Campo demostrativo en Quel
El adrianés Chema Ayensa y el calagurritano Enrique Extremiana, asesorados por Ingeniería Agroambiental y Desarrollo Rural CARNA SLP, decidieron hace ahora cinco años poner en marcha uno de los cultivos más novedosos de la región, un campo experimental de lavanda, espliego y dos variedades de lavandín, un híbrido de lavanda y espliego.
Este campo de aromáticas se encuentra en el municipio de Quel, paraje conocido como Finca Ordoyo. El estudio agronómico pretende demostrar una alternativa a los cultivos extensivos cultivados en la zona, que actualmente se centran en cultivos de trigo y cebada con rendimientos inferiores a los deseados.
Finca Ordoyo
Este oasis de 20 hectáreas de lavandín es el resultado de un programa de experimentación apoyado por el Gobierno de La Rioja en la búsqueda de cultivos que pueden resultar interesantes a la hora de diversificar el cultivo riojano y con él, el desarrollo rural.
La planta, con una floración abundante, entro en producción durante su tercer año. En esta añada ha comenzado el destilado. Durante esta semana se ha empezado a cosechar la planta en busca del aceite esencial, producto final del cultivo. Para ello, se ha instalado una infraestructura formada por remolques de destilación, caldera, sistema de enfriado y vaso florentino con el fin de destilar por el sistema de arrastre de vapor el aceite en la propia explotación, minimizando los costes. Una vez destilada toda la plantación, Chema y Enrique comercializarán este aceite aromático riojano.

#### Extractos de datos
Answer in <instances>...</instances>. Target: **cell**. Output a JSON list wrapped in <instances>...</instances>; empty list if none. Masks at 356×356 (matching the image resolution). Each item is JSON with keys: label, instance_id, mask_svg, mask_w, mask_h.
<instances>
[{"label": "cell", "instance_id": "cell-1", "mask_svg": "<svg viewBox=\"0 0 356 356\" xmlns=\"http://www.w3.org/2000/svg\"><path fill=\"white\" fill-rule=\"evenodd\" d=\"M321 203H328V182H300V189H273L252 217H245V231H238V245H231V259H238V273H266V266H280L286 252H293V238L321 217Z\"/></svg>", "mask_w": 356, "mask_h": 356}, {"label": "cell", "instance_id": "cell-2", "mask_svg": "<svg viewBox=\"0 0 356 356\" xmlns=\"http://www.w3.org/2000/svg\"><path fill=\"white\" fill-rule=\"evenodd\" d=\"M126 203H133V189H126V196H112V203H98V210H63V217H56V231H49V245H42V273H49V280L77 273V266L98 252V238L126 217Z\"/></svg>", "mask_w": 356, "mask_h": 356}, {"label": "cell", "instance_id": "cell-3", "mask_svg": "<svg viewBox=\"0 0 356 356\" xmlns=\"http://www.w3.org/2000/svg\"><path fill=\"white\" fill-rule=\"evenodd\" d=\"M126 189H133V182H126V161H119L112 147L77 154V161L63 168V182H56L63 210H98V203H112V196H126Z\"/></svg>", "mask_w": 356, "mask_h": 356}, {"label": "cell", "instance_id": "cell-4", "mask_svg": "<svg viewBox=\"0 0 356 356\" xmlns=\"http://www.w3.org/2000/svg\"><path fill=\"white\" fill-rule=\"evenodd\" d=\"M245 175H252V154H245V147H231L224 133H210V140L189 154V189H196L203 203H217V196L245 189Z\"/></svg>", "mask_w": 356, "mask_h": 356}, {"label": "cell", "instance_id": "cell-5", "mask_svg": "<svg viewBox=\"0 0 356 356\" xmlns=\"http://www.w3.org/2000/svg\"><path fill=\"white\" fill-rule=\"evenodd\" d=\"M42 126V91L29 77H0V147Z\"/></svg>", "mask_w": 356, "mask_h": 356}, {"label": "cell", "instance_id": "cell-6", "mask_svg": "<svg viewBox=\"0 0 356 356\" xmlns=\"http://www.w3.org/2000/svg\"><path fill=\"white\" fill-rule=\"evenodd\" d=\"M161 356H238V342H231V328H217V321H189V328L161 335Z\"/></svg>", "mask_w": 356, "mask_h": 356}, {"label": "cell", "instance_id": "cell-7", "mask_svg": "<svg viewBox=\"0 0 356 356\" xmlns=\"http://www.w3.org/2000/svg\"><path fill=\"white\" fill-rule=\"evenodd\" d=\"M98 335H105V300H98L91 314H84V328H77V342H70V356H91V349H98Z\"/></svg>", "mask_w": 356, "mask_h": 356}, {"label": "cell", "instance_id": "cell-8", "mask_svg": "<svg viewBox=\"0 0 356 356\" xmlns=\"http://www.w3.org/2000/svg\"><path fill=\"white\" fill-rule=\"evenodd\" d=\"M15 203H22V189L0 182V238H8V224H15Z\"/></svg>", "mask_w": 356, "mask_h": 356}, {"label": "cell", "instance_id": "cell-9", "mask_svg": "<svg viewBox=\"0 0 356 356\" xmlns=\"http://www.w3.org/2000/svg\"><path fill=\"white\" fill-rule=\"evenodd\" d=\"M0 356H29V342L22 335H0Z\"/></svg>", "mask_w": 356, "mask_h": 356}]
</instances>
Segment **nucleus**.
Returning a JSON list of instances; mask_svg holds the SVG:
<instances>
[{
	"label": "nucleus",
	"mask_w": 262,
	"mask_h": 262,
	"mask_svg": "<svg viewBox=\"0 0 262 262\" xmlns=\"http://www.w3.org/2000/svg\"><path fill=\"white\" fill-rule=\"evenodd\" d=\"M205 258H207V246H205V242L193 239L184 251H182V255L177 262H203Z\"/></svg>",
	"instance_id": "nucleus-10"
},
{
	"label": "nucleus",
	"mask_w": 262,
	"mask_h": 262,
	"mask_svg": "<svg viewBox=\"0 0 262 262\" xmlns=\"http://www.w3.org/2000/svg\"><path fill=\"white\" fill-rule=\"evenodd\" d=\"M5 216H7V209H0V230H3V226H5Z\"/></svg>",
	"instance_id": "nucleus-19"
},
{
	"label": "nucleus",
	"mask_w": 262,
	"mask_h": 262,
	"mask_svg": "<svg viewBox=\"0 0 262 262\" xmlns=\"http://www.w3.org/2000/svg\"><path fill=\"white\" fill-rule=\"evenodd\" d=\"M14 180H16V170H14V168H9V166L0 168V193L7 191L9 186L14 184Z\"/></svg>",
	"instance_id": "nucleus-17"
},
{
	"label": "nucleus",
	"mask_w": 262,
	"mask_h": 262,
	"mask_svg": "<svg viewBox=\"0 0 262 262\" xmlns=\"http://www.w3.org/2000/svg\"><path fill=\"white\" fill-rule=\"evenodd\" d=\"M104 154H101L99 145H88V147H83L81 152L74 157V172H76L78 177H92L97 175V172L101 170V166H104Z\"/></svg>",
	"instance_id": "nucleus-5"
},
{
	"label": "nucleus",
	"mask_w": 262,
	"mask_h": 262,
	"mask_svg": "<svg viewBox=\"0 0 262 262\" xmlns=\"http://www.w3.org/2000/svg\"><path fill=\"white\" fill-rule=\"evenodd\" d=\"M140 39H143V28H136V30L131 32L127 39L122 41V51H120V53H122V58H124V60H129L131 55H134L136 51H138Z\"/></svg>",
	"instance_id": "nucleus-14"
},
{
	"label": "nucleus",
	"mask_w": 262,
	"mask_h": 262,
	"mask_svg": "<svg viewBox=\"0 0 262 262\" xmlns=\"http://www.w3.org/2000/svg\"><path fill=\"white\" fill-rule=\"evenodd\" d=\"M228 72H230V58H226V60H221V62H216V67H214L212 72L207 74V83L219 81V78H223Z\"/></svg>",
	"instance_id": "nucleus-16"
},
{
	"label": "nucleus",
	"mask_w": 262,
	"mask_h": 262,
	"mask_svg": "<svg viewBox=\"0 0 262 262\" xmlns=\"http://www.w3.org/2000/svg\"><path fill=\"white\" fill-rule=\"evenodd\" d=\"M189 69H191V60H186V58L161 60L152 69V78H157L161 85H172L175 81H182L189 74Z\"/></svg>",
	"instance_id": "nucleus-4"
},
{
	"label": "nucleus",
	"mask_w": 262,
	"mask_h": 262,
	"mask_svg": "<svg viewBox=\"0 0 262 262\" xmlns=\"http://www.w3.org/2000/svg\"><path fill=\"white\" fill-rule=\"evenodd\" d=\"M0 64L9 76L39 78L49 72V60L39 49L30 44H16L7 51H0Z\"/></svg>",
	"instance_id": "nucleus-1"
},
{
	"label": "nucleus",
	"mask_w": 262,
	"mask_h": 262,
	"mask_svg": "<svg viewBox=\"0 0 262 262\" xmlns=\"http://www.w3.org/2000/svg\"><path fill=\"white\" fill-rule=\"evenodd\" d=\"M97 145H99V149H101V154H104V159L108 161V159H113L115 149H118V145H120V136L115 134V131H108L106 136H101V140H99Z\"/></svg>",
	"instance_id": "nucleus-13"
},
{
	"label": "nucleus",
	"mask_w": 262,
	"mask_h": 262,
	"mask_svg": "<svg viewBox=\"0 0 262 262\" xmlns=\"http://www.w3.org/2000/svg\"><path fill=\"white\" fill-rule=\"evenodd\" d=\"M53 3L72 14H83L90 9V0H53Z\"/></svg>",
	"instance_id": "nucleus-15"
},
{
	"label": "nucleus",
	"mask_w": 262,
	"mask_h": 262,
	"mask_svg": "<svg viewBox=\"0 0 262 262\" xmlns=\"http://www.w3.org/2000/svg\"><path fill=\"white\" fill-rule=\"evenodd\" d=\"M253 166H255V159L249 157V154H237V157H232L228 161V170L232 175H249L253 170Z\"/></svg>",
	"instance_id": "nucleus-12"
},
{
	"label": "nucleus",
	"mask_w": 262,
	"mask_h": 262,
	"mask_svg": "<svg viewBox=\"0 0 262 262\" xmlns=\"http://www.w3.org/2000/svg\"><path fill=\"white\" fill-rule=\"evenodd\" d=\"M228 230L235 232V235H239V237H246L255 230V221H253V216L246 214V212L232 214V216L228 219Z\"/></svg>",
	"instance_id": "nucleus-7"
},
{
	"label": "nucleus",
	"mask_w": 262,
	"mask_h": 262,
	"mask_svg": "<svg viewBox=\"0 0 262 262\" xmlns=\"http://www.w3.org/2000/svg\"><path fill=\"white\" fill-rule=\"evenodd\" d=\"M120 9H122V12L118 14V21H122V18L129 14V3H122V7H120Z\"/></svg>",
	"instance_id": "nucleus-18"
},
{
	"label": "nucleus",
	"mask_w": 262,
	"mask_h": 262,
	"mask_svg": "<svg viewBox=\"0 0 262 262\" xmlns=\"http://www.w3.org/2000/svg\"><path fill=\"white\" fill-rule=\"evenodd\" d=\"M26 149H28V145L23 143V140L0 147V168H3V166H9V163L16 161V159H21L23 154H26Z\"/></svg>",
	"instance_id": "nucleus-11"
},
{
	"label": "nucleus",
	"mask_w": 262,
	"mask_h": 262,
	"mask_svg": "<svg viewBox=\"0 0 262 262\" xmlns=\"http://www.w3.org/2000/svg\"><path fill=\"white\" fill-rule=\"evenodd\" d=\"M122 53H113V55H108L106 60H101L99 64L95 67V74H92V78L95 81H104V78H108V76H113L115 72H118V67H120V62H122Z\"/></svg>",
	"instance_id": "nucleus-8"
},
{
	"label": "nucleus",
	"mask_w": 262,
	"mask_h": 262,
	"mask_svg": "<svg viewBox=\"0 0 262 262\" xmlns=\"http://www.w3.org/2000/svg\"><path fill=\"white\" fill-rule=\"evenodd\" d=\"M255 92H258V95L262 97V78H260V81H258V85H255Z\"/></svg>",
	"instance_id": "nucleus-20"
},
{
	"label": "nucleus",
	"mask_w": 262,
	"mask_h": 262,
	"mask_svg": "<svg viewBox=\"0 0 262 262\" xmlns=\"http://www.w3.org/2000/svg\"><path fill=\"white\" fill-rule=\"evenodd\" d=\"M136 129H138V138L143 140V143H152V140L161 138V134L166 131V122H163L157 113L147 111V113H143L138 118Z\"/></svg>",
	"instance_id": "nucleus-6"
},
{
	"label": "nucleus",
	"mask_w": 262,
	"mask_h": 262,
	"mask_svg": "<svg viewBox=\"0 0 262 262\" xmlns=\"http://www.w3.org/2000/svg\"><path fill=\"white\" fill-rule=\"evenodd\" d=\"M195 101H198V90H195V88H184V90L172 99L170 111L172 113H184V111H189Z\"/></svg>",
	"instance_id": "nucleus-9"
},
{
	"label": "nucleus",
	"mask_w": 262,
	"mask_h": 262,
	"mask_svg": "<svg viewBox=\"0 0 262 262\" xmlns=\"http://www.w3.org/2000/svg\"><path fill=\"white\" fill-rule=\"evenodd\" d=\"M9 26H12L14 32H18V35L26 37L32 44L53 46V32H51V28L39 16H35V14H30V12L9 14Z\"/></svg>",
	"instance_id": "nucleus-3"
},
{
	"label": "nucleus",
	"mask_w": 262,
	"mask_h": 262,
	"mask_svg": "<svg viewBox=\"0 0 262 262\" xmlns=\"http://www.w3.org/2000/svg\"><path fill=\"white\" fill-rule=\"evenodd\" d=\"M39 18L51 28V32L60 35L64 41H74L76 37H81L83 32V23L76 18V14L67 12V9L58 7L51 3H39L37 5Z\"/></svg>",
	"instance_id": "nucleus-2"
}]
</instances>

#### Aplica lo leído
• 1. Enumera los elementos que forman la infraestructura de destilación instalada, según el texto sobre el campo de Quel.
• 2. Repite, por favor, el texto sobre el campo de Quel desde "Este campo de" hasta "el desarrollo rural.", incluidas ambas partes.
• 3. Retoma el texto sobre el campo de Quel y continúalo a partir de su última frase.

#### Respuestas a continuación
• 1. Remolques de destilación, caldera, sistema de enfriado y vaso florentino.

• 2.
Este campo de aromáticas se encuentra en el municipio de Quel, paraje conocido como Finca Ordoyo. El estudio agronómico pretende demostrar una alternativa a los cultivos extensivos cultivados en la zona, que actualmente se centran en cultivos de trigo y cebada con rendimientos inferiores a los deseados.
Finca Ordoyo
Este oasis de 20 hectáreas de lavandín es el resultado de un programa de experimentación apoyado por el Gobierno de La Rioja en la búsqueda de cultivos que pueden resultar interesantes a la hora de diversificar el cultivo riojano y con él, el desarrollo rural.

• 3.
La arriesgada apuesta de Chema y Enrique genera una nueva actividad en el entorno rural y abre la posibilidad de cultivar estas especies que ya pueden ser transformadas en nuestra región.

Los técnicos de Carna aseguran que se trata de un cultivo viable, que puede ser una alternativa en zonas de secano con suelos calizos tan abundantes en nuestra región. Además de abrir la posibilidad de cultivar otras especies aromáticas adaptadas a estas zonas. Durante el cuarto año se realizaron unas muestras que demostraros que el aceite obtenido era de calidad. Este año, la cantidad y la calidad del aceite obtenido consolida los datos experimentales obtenidos en anteriores campañas, a la espera de una analítica en laboratorio que lo corrobore, una vez recolectado todo el cultivo.